Bhaskar replies, I think, that the overcoming of capitalism will leave
a void that has to be filled; although Marx is right that we cannot
predict what is going to happen we should decide what we want to
happen and then go for it.

ehrbar> He underestimated how much is usually preserved in a sublation, for
ehrbar> instance in the transition from capitalism to socialism.

dumain> What are you saying here?  That Marx was overly optimistic?
dumain> That he underestimated the perseverance of all the old shit
dumain> (his words, more or less)?  I don't know that this is true at
dumain> all.

Again I think Marx and most Marxists after him had still conceived of
the building of socialism as an attempt to move society forward, it is
here now and with some effort we can get it over there tomorrow.
"Great Leap forward" stuff.  The socialist individual will then
develop under the new social conditions.  Bhaskar would say this is an
attempt to reduce the individual to society.  He says there is an
"ontological hiatus" between individual and society.  They are
irreducible to each other.  Attempts to jump to a different social
spot ignore that.  We have to allow individuals to comd along, they
will not automatically be dragged along.  All we can hope for is a
change in direction.  Carefully look at how individual actions
reproduce social relations, and make strategic changes which allow
desirable social relations to be strengthenend over time and
undesirable ones to fade away.  Also give individuals the opportunity
to learn from their own errors, etc.

dumain> One problem that surfaces here as it does in other posts is the
dumain> tacit assumption that Marx bequeathed to us a complete, closed
dumain> system, which defines for all time the elements of reality that
dumain> Marx himself was prepared to acknowledge.  Because others have
dumain> presented Marxism-Leninism as a finished, completed system, we are
dumain> supposed to look at Marx in the same light.  I don't buy it: I look
dumain> at Marx in process, not Marx as a finished product.  Marx never
dumain> finished his project or his system.  He didn't finish Capital, he
dumain> didn't finish his analysis of the capitalist system, he didn't
dumain> finish his analysis of pre-capitalist economic formations, he
dumain> didn't finish his theory of historical materialism, he never wrote
dumain> his promised explanation of Hegelian dialectics.  He did what he
dumain> could or would do until he died, but he never presented a finished
dumain> system.  I don't buy any of this crap about what Marx excluded from
dumain> his system.  By all means let us extend our analyses into areas
dumain> Marx did not live long enough to cover, but remember the Church of
dumain> Marx was erected by someone else.  If you want to be an iconoclast
dumain> against Stalin, Mao, Kautsky, Bernstein, or even Trotsky, Lenin,
dumain> Plekhanov, or Engels, that is your business, but don't think you
dumain> are being bold by directing your iconoclasm against Marx.  Marx
dumain> can't be found in his supposed Temple.

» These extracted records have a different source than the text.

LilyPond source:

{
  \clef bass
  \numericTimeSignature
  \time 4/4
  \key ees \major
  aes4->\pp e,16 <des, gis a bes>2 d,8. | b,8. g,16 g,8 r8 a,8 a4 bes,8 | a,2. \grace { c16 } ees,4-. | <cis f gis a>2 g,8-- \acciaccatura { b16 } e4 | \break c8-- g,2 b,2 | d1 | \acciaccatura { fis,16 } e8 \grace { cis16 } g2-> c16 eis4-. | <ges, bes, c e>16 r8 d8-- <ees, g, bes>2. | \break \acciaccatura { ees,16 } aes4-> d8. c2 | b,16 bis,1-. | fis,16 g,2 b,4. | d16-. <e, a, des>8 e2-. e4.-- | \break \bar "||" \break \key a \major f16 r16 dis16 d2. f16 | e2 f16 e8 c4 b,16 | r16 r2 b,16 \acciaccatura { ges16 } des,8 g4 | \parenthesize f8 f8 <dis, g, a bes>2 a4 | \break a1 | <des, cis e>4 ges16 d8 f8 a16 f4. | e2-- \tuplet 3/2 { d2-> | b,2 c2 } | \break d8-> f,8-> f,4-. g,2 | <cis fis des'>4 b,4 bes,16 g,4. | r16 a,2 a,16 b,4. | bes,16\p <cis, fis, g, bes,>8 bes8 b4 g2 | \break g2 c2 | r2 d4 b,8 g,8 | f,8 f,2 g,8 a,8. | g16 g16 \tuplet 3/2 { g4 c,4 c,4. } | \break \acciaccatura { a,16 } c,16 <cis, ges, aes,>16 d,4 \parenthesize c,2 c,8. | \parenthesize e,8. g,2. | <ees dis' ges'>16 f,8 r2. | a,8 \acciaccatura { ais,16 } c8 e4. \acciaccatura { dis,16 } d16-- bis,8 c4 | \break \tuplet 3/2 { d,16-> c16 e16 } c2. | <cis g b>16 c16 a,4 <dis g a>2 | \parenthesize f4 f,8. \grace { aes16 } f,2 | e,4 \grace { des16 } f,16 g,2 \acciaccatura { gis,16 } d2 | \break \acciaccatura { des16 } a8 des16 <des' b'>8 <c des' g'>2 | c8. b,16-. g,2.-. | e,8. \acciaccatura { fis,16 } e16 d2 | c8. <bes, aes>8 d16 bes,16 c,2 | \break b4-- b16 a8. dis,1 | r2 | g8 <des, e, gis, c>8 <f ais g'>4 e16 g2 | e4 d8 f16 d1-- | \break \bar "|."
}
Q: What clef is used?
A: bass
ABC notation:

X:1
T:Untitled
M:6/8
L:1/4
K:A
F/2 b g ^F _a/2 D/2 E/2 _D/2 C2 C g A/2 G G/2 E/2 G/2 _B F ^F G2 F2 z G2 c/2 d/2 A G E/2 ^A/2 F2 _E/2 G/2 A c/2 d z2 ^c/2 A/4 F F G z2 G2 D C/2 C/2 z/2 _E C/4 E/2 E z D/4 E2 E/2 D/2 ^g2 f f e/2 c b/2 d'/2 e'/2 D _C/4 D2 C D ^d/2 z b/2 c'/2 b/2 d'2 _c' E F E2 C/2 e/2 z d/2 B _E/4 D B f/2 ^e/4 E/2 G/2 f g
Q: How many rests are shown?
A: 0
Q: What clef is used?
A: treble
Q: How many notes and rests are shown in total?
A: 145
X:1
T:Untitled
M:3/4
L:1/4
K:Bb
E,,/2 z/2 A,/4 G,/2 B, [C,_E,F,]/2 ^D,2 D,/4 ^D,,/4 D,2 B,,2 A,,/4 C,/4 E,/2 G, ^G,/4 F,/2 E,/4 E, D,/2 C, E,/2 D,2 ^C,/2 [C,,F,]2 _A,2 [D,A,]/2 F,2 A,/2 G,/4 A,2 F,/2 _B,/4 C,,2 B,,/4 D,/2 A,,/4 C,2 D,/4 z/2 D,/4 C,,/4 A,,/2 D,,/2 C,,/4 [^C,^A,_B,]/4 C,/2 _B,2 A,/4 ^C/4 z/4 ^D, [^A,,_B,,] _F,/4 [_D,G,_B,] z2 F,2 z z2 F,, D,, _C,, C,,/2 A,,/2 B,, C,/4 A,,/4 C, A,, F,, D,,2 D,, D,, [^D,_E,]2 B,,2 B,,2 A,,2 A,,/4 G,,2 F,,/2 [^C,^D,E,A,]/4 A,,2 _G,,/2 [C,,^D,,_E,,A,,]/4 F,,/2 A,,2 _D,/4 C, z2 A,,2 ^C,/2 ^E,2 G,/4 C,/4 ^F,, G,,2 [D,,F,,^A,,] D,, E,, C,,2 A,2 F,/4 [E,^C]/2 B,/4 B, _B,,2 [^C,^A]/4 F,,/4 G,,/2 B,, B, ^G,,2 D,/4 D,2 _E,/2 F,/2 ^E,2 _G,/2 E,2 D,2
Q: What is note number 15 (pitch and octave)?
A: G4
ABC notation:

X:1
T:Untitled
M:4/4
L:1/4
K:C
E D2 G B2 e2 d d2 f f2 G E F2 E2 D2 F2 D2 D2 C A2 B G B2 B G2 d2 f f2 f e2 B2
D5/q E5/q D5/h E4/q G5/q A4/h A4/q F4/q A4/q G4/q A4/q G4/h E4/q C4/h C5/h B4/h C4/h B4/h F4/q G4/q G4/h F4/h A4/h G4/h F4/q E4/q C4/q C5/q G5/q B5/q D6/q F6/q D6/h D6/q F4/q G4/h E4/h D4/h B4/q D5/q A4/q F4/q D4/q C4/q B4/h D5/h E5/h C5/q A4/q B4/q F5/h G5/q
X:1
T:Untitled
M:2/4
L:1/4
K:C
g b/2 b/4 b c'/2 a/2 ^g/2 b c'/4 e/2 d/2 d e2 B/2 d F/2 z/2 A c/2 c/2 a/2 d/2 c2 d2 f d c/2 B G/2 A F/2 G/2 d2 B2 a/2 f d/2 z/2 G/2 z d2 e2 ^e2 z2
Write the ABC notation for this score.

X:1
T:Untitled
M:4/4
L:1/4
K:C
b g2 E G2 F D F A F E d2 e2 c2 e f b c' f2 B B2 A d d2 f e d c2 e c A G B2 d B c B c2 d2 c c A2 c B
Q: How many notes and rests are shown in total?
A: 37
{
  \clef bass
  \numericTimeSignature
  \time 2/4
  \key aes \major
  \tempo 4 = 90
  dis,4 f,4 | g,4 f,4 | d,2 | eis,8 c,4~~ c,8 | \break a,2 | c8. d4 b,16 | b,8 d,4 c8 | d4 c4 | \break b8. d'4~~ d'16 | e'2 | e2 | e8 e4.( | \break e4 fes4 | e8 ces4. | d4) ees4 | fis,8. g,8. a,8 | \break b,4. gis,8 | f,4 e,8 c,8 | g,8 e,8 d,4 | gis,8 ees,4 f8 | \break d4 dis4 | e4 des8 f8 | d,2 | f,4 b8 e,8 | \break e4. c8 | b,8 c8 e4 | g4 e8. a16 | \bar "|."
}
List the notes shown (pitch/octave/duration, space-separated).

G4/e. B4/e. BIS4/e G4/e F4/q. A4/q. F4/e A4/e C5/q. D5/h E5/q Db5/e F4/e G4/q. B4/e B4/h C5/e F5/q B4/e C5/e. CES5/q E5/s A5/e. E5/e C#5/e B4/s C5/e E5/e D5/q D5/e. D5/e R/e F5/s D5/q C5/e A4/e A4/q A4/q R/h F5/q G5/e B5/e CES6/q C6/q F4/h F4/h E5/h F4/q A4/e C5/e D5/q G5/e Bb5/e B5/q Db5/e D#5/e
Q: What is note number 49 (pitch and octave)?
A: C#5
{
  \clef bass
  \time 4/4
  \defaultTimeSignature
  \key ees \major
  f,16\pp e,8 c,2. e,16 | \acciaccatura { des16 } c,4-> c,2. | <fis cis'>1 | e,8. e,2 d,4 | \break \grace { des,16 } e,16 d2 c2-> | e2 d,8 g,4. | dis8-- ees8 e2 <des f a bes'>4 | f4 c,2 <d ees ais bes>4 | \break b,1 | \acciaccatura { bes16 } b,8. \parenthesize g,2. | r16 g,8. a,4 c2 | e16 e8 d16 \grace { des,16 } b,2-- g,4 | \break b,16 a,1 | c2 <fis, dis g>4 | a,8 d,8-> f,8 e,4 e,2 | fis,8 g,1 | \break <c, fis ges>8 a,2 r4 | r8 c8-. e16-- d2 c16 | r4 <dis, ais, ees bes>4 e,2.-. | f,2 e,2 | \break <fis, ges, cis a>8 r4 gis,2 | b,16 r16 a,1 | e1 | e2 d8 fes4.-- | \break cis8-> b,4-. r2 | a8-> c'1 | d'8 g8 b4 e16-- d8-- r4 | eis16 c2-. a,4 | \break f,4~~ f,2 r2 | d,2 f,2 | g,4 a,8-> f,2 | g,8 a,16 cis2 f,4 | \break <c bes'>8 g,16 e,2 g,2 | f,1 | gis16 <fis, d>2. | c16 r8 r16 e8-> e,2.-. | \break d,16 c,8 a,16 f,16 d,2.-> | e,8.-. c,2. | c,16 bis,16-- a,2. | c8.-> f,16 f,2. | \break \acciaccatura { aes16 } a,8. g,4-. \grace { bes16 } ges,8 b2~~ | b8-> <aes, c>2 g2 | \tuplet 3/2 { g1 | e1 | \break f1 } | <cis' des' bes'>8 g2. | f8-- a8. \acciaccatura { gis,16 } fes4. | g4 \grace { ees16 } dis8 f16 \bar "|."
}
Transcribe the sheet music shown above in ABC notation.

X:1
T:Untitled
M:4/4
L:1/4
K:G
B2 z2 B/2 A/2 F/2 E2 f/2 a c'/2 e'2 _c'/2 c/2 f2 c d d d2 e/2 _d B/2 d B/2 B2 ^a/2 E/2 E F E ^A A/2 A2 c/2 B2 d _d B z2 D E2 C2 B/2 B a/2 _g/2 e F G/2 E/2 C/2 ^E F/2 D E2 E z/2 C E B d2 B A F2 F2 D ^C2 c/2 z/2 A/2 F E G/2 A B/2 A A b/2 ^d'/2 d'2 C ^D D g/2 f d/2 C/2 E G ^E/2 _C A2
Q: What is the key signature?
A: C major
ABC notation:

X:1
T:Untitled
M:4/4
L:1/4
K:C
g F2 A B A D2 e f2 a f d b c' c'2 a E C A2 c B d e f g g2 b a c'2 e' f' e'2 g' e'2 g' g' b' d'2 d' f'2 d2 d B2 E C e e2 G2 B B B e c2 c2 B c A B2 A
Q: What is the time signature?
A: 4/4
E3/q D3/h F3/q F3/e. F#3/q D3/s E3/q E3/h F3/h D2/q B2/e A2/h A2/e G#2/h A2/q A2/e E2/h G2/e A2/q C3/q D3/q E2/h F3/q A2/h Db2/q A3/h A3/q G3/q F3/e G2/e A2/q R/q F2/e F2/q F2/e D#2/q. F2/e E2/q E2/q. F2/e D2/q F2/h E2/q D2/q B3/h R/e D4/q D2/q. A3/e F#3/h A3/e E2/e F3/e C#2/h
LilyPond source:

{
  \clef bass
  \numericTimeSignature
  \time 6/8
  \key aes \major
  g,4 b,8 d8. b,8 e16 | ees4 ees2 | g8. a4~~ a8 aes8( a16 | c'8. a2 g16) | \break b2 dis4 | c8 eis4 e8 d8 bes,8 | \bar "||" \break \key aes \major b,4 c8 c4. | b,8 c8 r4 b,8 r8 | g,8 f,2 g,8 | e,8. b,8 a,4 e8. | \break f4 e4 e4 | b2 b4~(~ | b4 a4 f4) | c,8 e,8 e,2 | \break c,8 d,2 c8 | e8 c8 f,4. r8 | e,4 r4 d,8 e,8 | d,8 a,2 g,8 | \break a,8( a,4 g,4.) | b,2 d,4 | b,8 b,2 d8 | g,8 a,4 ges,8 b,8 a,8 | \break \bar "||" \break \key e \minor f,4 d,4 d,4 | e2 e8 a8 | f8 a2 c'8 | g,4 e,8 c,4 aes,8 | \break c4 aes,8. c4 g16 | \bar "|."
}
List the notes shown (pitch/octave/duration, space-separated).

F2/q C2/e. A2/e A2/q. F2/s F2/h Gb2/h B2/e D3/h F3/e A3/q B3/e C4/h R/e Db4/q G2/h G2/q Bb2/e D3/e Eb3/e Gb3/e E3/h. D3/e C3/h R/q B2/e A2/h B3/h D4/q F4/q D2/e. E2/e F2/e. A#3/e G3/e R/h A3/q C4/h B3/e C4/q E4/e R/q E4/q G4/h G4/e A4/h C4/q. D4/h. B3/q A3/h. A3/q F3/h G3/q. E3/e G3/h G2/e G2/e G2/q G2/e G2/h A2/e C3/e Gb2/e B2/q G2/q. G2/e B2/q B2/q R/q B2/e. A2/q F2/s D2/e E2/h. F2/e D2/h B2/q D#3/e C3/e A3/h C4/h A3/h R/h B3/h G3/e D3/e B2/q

Of course, Marx was unfinished, and he would have probably weeded
out some of his errors in the process of finishing his building.
But it is important to identify any errors in the parts he left us.
The philosophical errors Bhaskar points out here are shot through
all of its parts and cannot be attributed to the building being

dumain> And by all means, let us benefit from the wisdom of Bhaskar, but
dumain> these examples you have given are trivial.

You didn't agree with most of them.  If you dismiss them as trivial now,
does that mean you do not want to discuss them any further?